Social Isolation And Online Communities

I’m reading David Silver‘s book Smart Start-Ups which is about building online communities because I am very active in the YouTube community. There are actually many videos and discussions about online community. Some people insist there is no community and that everyone is just out to promote themselves. However, the increasingly popular gatherings and meet-ups prove that people are forming real friendships that they are eager to continue offline.

An online community can be the cure for social isolation but I never found it very compelling until video made it possible to see and hear the people you are communicating with. I think video is an essential part of any online community that aims to create genuine friendship. Even people that originally had some other purpose for using YouTube, like marketing their business or developing their multimedia production skills, wind up getting sucked into the life of the community.

The book Smart Start-Ups mentioned some aspects of social networking sites which I have observed.
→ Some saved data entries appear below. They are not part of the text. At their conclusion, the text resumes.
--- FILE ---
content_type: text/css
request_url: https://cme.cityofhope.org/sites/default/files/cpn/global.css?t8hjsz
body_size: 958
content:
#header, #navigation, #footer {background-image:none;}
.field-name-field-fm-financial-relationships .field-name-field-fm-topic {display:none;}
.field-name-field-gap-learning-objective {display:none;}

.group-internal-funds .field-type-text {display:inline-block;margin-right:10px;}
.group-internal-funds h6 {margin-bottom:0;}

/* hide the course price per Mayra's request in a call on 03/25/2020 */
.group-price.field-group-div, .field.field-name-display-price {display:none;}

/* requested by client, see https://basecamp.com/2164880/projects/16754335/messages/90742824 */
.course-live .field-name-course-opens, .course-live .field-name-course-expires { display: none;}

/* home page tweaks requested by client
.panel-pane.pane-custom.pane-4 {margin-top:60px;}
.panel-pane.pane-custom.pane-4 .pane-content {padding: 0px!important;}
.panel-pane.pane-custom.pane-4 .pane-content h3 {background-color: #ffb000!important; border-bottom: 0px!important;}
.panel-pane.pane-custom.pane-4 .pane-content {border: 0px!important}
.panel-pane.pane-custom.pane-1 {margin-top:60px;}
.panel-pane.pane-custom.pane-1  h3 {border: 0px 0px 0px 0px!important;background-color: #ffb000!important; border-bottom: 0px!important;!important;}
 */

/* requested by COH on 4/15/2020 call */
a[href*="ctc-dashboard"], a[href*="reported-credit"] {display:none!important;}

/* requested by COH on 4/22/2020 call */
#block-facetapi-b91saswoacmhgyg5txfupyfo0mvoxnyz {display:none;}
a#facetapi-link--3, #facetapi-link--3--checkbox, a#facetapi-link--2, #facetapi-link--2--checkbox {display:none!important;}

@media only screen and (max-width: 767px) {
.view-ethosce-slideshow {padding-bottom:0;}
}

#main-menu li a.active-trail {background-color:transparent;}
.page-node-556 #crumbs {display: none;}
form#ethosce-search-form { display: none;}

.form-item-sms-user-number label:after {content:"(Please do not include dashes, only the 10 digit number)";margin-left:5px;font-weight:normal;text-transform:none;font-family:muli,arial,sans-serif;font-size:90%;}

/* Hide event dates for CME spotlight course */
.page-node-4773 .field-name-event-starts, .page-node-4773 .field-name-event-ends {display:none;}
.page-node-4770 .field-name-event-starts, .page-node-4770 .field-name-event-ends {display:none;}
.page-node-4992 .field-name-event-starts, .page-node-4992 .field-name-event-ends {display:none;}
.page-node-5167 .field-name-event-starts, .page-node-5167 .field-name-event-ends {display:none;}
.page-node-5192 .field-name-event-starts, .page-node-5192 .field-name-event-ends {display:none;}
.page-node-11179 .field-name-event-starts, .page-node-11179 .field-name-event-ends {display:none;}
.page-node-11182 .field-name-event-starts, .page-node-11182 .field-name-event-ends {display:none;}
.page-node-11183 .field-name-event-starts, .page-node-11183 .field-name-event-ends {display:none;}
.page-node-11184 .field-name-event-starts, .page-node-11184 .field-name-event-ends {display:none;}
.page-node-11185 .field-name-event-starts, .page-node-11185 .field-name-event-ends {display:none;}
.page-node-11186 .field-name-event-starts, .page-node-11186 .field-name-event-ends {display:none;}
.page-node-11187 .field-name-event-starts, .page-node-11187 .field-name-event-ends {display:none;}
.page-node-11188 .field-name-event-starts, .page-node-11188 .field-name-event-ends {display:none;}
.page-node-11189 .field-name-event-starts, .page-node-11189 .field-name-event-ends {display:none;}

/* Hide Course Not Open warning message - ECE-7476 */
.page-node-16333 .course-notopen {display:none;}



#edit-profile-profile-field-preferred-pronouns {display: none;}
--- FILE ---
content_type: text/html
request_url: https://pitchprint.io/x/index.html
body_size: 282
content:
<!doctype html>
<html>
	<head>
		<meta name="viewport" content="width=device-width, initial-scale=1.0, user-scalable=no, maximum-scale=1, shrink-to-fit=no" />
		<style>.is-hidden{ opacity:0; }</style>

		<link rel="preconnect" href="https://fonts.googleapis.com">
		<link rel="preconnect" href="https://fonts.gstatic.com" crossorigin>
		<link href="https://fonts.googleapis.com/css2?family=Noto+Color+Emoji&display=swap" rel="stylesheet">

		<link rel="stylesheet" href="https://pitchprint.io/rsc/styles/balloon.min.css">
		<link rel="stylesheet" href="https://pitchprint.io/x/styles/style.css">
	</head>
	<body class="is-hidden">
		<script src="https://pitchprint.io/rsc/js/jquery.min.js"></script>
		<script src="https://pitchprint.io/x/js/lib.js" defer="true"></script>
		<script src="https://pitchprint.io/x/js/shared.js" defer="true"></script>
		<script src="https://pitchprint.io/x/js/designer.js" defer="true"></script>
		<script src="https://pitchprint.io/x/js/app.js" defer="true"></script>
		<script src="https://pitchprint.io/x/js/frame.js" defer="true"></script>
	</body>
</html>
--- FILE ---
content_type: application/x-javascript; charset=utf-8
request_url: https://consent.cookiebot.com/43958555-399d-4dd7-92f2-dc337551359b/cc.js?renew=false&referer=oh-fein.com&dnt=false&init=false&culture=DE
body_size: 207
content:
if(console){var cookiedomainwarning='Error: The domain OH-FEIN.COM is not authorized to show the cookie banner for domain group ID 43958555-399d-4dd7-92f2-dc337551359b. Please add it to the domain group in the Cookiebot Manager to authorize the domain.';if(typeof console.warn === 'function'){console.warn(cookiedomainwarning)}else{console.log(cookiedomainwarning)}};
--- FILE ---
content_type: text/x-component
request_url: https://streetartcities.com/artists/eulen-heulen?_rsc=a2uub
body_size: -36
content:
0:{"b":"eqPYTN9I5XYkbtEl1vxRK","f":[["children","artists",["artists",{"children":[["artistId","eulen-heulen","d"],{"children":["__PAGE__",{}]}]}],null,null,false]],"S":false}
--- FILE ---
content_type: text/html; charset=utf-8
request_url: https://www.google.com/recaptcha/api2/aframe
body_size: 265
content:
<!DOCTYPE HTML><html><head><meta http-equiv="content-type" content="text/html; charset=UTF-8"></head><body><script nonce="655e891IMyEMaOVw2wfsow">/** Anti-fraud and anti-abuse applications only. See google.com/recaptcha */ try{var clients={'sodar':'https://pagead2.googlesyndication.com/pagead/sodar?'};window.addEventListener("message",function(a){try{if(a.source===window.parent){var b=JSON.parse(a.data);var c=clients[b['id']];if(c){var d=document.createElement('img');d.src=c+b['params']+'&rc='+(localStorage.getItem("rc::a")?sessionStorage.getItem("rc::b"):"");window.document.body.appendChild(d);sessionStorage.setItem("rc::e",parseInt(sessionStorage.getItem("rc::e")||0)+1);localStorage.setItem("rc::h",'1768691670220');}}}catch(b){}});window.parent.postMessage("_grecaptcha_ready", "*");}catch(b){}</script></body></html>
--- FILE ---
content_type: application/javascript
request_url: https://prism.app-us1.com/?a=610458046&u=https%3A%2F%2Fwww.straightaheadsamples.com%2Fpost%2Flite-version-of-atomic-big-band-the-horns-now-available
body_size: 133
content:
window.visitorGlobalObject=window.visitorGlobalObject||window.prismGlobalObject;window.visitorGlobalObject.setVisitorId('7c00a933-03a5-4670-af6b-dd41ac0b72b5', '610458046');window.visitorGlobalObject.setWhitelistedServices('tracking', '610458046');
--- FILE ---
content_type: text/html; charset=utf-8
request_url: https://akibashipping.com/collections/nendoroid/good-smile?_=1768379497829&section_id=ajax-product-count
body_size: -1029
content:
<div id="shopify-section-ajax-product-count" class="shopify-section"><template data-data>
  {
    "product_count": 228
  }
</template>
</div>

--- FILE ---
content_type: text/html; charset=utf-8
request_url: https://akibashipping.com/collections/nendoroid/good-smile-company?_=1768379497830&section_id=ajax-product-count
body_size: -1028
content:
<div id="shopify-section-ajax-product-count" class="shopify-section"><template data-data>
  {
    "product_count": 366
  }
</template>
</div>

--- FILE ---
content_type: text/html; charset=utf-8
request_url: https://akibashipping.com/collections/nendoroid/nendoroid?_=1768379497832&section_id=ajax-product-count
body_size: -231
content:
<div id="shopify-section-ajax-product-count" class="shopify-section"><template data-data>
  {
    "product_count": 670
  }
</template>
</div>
For example, mobbing is what happens when a large group of people are drawn to an online community. I witnessed mobbing occur when Boh3m3 discovered Stickam and invited his subscribers to online video chat. Now the entire YouTube community spends the majority of its time on Stickam although they still remain loyal to YouTube. Mobbing also occurred when LiveVideo offered a better vlogging experience than YouTube but it was not substantially different so it kind of died off.

Another aspect of social networking which I have observed, but didn’t realize was common, is the wolf in sheep’s clothing, a marketer who pretends to join the community but is really just there to advertise or to promote himself. The YouTube community is definitely vigilant against these individuals and a lot of hostility is directed towards vloggers who appear to have commercial interests. It is tolerated if the person actively participates in the community but if they don’t then it is rejected as old media, i.e. noninteractive one way communication.

The YouTube community has become more important to me than my actual, real life community. The Williamsport community lacks any public forum except the letter section of the right wing rag, the Williamsport Sun-Gazette and I’ve cancelled my subscription to that fountain of official disinformation. The Williamsport community does not offer very many public events, cultural activities, or business networking opportunities. I don’t know my neighbors and don’t have any friends. There are not many local bloggers and no vloggers so you can’t get to know anyone online. When I was working out of my home, I didn’t even socialize with any coworkers or local clients. Williamsport is not my community. It is just a place where I live. The real community is online.